### Exercise details
The required output is a number: how many lines of the data below include the string "annotators".
### Data for review ###
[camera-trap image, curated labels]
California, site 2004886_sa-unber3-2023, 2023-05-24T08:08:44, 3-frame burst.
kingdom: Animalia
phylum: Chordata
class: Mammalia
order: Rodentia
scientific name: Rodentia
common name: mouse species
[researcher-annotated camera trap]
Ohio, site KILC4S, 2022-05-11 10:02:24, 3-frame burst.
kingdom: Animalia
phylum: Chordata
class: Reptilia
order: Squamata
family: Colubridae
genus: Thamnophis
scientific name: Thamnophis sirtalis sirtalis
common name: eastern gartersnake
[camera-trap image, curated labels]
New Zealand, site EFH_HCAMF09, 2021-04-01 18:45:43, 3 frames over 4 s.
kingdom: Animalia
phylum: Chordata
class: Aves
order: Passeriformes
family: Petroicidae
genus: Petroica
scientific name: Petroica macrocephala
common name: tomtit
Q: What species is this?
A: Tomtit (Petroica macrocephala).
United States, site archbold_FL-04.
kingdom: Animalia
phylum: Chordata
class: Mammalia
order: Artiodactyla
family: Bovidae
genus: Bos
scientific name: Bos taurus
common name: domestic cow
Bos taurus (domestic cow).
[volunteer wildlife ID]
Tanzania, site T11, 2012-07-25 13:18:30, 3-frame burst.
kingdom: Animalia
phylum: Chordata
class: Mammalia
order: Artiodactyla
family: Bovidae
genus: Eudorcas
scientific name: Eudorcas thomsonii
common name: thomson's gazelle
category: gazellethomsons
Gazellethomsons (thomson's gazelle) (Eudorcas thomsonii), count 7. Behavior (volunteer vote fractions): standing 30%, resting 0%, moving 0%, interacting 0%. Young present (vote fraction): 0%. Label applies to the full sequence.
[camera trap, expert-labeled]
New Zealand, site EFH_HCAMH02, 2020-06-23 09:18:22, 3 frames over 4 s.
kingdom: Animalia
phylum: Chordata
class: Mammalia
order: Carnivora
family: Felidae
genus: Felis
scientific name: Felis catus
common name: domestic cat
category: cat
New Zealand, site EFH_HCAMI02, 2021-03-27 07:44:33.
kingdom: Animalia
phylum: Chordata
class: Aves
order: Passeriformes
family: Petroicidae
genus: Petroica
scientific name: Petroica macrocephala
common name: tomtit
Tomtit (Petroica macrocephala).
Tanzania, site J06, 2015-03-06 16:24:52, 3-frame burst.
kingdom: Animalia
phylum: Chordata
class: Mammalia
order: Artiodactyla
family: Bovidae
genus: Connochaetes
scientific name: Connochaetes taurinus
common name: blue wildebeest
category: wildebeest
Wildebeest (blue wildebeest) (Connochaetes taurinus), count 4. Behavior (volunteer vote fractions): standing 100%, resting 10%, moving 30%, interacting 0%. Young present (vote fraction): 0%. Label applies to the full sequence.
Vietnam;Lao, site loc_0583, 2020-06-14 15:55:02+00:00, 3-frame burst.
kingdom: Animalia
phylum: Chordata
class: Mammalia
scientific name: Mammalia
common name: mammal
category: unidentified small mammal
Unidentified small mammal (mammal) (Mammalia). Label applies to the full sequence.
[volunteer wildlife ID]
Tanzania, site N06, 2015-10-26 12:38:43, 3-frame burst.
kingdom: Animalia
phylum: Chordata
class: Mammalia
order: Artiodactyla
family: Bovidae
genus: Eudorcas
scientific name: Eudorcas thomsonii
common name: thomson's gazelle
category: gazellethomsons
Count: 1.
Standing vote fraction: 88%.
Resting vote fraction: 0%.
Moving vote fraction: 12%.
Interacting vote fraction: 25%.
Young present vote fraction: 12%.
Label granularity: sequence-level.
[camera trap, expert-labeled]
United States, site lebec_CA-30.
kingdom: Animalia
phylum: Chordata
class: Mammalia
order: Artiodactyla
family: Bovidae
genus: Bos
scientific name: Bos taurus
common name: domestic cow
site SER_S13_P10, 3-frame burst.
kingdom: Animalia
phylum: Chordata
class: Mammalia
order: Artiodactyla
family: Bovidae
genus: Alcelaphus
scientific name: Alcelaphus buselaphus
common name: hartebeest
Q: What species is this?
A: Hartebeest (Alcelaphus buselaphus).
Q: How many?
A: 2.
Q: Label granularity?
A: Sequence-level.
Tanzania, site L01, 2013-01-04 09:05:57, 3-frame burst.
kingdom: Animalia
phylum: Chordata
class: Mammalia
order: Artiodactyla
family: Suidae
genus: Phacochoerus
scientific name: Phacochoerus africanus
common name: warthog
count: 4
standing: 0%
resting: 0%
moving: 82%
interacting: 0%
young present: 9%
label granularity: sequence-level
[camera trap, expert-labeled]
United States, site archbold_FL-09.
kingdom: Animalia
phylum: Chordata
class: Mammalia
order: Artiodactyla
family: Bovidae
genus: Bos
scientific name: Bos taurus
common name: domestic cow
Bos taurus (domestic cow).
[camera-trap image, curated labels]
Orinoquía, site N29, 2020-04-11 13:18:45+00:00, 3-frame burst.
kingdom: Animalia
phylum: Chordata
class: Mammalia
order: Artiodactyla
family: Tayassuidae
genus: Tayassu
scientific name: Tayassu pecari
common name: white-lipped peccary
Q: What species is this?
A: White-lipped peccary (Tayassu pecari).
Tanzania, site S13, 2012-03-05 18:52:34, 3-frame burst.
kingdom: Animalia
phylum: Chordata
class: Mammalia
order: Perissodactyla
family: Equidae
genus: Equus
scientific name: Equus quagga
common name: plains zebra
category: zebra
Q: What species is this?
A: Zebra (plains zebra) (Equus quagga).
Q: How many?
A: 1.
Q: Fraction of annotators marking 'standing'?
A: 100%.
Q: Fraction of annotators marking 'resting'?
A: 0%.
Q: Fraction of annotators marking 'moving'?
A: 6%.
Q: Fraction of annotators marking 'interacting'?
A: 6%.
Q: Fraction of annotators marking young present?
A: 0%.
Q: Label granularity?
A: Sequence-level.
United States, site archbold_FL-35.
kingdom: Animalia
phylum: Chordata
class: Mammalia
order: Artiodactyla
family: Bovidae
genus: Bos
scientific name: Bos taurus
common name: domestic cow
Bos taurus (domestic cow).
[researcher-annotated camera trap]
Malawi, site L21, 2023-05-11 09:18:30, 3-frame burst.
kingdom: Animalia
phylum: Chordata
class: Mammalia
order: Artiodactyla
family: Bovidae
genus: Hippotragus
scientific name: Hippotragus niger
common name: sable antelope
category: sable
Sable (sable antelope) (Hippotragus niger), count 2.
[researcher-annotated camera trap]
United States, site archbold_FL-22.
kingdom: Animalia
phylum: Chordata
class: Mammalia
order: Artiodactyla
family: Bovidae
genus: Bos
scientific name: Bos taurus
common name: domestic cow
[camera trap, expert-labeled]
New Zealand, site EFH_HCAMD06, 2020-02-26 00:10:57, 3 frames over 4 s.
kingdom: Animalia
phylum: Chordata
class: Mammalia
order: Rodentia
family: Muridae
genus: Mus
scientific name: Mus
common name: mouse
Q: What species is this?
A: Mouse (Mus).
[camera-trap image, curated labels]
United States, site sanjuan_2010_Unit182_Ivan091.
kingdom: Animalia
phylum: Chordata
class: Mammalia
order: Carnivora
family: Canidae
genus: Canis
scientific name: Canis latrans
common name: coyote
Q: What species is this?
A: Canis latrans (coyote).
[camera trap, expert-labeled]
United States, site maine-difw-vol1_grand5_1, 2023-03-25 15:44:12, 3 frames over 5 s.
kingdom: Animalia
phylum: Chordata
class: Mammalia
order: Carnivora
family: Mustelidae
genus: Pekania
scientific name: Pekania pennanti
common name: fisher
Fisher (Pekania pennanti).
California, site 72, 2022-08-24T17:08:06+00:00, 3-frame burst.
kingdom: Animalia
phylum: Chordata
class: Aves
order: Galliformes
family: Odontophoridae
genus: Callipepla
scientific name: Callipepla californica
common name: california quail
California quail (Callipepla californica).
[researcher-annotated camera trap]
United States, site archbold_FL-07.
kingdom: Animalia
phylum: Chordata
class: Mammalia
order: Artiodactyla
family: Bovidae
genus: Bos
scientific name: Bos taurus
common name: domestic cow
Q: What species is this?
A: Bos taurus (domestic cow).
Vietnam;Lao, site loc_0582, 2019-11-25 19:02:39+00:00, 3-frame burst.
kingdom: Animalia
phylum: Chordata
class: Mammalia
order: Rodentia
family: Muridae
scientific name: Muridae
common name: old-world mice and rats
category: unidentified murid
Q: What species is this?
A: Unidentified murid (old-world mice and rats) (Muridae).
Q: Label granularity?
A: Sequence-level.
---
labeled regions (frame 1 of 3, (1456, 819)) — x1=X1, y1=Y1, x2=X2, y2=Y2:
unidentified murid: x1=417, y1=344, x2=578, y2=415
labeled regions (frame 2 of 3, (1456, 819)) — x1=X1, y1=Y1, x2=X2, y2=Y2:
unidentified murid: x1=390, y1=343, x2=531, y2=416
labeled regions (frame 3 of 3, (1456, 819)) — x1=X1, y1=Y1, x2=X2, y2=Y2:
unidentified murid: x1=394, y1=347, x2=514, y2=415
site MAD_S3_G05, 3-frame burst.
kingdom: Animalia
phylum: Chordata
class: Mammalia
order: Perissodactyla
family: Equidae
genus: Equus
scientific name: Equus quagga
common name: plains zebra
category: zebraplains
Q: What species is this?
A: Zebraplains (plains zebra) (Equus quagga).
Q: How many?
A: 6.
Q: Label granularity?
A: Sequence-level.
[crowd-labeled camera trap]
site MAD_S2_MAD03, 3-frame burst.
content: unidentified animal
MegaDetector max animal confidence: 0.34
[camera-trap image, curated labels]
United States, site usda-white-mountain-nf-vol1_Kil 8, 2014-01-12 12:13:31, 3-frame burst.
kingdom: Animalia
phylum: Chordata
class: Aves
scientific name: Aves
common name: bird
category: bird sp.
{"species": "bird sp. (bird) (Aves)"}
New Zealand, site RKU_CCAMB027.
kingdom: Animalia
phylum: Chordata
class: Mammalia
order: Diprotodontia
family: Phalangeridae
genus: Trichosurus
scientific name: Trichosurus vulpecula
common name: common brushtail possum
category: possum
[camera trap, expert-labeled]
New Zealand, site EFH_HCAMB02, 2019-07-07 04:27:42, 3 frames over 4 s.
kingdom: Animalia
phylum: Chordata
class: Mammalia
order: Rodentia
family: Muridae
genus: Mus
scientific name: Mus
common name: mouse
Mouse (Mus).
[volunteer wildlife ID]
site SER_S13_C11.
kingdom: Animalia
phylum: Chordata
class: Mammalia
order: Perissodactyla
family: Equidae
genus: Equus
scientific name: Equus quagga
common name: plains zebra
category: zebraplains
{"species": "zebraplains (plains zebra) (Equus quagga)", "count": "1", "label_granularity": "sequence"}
###
### Written answer
5